2- Demonstrate and validate measurement tools and neutron‑filtering techniques in a fast‑spectrum environment.
The campaign provides a rare opportunity to test fission chambers, data‑acquisition systems, and boron‑based spectral filters in a controlled fast‑reactor‑like configuration. This will help:

• assess the reliability and performance of the instrumentation,
• validate the practical use of neutron‑spectrum filtering in fast spectra,
• improve our ability to measure and model fast‑neutron fields.

Overall, CoRREx will both enhance our understanding of the root causes of current calculation‑to‑experiment discrepancies and expand our experimental capability to characterize and manipulate fast neutron spectra.

Overall Service and Experimental Support

The infrastructure support provided by SCK CEN was very good. Access to the facility was smooth, and the experimental setup was fully prepared upon arrival. The VENUS‑F team efficiently handled the partial unloading and reloading of the reactor core to install the neutron filters. All measurements were backed by SCK reference detectors, simplifying data post‑processing. Their assistance in resolving a noise issue in the MONACO acquisition system—along with lending cables and detectors—was instrumental to the success of the campaign.

Key Achievements

• Comprehensive measurement campaign:

Spectral indices were successfully measured in four different configurations across multiple core locations, enabling a detailed investigation of the origins of the simulation–experiment discrepancies.

• Epithermal spectrum excluded as a source of the C/E bias:

The measurements demonstrated that the epithermal part of the neutron spectrum is not responsible for the observed discrepancies. This strongly suggests that the source of the C/E deviation lies in the fast neutron spectrum.

• Insight for nuclear data improvement:

The analysis indicates that revisiting or updating the ²⁴⁰Pu fission cross‑section evaluation could improve agreement between simulations and experiments.
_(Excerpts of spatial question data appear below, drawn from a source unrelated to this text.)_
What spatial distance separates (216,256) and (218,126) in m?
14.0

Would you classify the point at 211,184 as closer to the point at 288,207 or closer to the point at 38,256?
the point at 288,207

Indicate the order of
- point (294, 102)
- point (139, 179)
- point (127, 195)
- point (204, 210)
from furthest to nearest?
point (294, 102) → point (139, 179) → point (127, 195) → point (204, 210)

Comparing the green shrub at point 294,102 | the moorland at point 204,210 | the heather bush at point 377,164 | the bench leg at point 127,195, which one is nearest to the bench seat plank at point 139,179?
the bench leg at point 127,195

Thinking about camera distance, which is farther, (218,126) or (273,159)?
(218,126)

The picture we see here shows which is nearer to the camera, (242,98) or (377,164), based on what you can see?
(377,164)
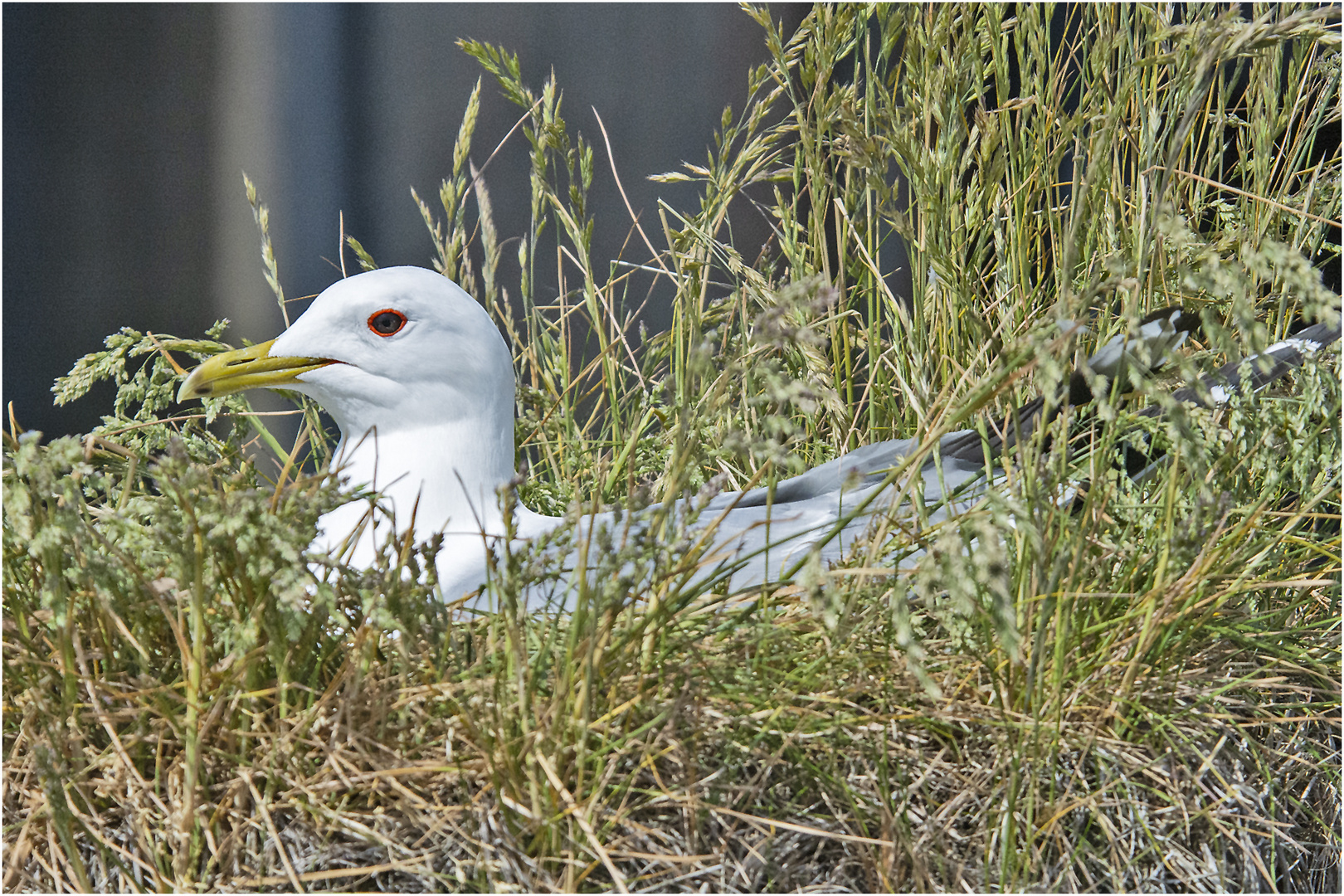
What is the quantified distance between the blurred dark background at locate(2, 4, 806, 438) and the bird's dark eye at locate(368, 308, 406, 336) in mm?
1341

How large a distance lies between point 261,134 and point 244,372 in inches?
65.0

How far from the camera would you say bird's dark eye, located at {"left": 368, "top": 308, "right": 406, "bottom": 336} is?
133 cm

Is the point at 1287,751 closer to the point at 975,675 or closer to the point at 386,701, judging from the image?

• Scientific dissemination:

A research paper reporting the campaign and findings was written and submitted to Annals of Nuclear Energy.
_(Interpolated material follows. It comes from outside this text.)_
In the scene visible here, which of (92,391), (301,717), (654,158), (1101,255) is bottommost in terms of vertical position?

Difficulties Encountered and Solutions Applied

• Delayed shipment of CEA fission chambers:

The temporary export license took longer than expected.

Solution: The experiment was slightly postponed to accommodate the delay.
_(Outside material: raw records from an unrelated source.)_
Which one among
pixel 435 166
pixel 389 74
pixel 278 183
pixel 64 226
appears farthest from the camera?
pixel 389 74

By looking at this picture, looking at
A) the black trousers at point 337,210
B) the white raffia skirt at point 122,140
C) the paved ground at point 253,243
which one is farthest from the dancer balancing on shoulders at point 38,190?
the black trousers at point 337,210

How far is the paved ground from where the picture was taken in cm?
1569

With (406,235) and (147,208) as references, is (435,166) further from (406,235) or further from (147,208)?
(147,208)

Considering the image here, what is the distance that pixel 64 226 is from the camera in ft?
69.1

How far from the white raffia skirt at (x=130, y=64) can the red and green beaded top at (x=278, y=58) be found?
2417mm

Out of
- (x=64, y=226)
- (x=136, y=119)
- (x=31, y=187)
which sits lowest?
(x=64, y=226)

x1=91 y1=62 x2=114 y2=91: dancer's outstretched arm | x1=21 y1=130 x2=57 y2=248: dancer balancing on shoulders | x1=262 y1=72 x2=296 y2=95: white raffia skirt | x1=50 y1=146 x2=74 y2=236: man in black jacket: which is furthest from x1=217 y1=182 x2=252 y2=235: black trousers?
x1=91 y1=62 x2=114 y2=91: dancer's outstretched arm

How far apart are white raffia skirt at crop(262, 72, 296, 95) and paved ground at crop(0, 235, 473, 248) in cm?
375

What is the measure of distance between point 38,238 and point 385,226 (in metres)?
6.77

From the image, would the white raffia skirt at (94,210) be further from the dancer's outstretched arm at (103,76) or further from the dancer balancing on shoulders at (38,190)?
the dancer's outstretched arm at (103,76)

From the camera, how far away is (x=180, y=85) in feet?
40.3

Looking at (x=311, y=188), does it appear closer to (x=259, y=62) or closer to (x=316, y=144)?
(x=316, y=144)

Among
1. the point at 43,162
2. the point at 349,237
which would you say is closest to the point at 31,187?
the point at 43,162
• Suboptimal signal‑to‑noise ratio in the MONACO system:

This affected the quality of some spectral index measurements.

Solution: With support from facility colleagues, the noise issue was diagnosed and mitigated, and corrections were applied to the impacted measurements.

• Epithermal Neutron Spectrum Filtering Experiment Design at the VENUS-F Zero Power Fast Reactor, PHYSOR 2024 conference, 2024-04-24
• CoRREx: experimental investigation of model bias at VENUS-F through neutron spectrum filtering, Manuscript accepted for publication in Annals of Nuclear Energy
• The CoRREx campaign at the VENUS-F zero power reactor, Presentation at the JEFF week, 2024-11-26
• Activation of uranium foils for spectral index measurements in filtered neutron spectra at the VENUS-F reactor, 18th International Symposium on Reactor Dosimetry, 2025-05-19

2 research institutes and universities could be interested for first time boron filters applied to filtering epithermal neutron range in a fast system; a detailed description of the experimental methodology and data analysis.

4 research institutes could be interested in novel application of activation of uranium foils for spectral index measurement.